# ПОСТАВЛЕННАЯ ЗАДАЧА 1:
Извлеките все строки, в которых встречается слово «face».

# ПРИВЕДЁННЫЙ ОТРЫВОК:
━━━━━━
Ответ определенно сложен, но, по меньшей мере, одна точка зрения на него может быть кратко указана. То, что мы встречали прежде, является отрицанием классического учения о "целом и частях", и по некоторым причинам это отрицание должно искать в социальной и политической сферах. Учение классической онтологии, согласно которому целое существует прежде частей, лучше частей, и для его блага части существуют, и в нем они находят значение своему существованию -- эта освященная веками аксиома потеряла социальную основу своей обоснованности. Живым примером такого целого был классической полис... [За оставшимся от этого раздела оригинального эссе читатель отсылается к с. 245-246 настоящей книги, которые почти буквально повторяют это. Я продолжаю с последнего предложения на с. 246.]... Новые распыленные массы империи, которые никогда не разделяли благородной традиции, могли бы реагировать по-разному на ситуацию, в которую они оказались пассивно вовлеченными: ситуацию, в которой часть была несущественна по отношению к целому, и целое чуждо частям. Стремление гностической личности было не "действовать как часть" в этом целом, но, выражаясь в экзистенциальной манере, "существовать подлинно". Закон империи, при котором она нашла себя, был освобождением внешней, недосягаемой силы; и для нее закон вселенной, космическая судьба, которую утверждал мир, была ужасным исполнителем, предполагающим такой же характер. Само понятие закона находилось, соответственно, под влиянием всех этих аспектов -- как естественный закон, политический закон и моральный закон.


Это возвращает нас к нашему сравнению.
━━━━━━
# ПОСТАВЛЕННАЯ ЗАДАЧА 2:
Переведите на английский язык следующее предложение из отрывка о гностической личности: «Стремление гностической личности было не "действовать как часть" в этом целом, но, выражаясь в экзистенциальной манере, "существовать подлинно"».
━━━━━━
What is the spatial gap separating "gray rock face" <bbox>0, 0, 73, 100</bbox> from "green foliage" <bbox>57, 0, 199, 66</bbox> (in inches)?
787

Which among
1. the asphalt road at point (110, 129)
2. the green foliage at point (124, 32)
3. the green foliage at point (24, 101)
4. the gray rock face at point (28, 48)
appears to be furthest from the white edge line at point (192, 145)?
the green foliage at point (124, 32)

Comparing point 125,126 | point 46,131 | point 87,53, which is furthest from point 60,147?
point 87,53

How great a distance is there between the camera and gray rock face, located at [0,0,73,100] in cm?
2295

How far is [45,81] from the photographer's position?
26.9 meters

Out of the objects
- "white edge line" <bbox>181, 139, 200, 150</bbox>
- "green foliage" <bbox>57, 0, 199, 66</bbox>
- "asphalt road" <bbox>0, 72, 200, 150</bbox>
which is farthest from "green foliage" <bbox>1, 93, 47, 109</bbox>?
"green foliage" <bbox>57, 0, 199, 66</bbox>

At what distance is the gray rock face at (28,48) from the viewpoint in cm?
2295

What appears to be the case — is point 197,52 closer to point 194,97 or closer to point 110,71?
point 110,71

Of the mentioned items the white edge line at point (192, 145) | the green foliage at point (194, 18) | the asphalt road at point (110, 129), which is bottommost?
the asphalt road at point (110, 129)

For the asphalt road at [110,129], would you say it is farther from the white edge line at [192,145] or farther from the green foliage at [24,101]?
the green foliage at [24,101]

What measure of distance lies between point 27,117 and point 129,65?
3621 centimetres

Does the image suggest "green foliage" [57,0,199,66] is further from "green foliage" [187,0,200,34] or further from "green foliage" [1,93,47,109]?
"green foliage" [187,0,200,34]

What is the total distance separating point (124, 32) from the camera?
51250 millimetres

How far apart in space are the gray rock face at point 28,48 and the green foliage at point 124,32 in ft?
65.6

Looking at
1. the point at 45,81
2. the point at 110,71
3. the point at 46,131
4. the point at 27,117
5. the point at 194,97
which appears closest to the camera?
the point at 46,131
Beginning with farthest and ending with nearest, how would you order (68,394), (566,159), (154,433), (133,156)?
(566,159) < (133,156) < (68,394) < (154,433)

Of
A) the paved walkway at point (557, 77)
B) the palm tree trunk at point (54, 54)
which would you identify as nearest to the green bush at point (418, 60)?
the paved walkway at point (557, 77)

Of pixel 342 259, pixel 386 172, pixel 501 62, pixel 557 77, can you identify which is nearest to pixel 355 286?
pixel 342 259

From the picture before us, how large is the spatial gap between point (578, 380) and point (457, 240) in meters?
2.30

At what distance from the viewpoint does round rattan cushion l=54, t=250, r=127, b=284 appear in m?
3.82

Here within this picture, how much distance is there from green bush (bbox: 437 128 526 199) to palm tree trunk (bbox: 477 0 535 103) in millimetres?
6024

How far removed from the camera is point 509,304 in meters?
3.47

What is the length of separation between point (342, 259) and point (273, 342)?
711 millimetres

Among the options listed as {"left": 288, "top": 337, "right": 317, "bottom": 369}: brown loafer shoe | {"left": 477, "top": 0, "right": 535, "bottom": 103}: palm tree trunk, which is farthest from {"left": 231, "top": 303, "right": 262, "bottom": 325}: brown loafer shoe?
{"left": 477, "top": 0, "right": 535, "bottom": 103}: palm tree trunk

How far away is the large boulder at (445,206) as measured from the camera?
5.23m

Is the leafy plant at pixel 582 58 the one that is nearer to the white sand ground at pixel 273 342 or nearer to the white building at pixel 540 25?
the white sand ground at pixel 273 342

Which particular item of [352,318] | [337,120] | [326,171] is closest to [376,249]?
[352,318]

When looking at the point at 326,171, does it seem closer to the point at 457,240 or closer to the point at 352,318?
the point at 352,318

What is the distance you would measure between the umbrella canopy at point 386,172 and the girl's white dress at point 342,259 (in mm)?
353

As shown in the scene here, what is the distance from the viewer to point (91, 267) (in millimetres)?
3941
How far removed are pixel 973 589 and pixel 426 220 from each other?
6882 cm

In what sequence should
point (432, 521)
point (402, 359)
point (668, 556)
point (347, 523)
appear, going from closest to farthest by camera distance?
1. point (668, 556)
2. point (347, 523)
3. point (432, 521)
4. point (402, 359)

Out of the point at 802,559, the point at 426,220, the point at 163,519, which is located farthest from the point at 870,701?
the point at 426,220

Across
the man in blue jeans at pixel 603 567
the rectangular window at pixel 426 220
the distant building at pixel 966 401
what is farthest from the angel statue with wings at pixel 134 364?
━━━━━━
# ПОЛНЫЙ ОТВЕТ 1:
What is the spatial gap separating "gray rock face" <bbox>0, 0, 73, 100</bbox> from "green foliage" <bbox>57, 0, 199, 66</bbox> (in inches)?
4. the gray rock face at point (28, 48)
How great a distance is there between the camera and gray rock face, located at [0,0,73,100] in cm?
At what distance is the gray rock face at (28,48) from the viewpoint in cm?
How far apart in space are the gray rock face at point 28,48 and the green foliage at point 124,32 in ft?

# ПОЛНЫЙ ОТВЕТ 2:
The aspiration of the Gnostic individual was not "to act as a part" in this whole but, to put it in existential terms, "to exist authentically."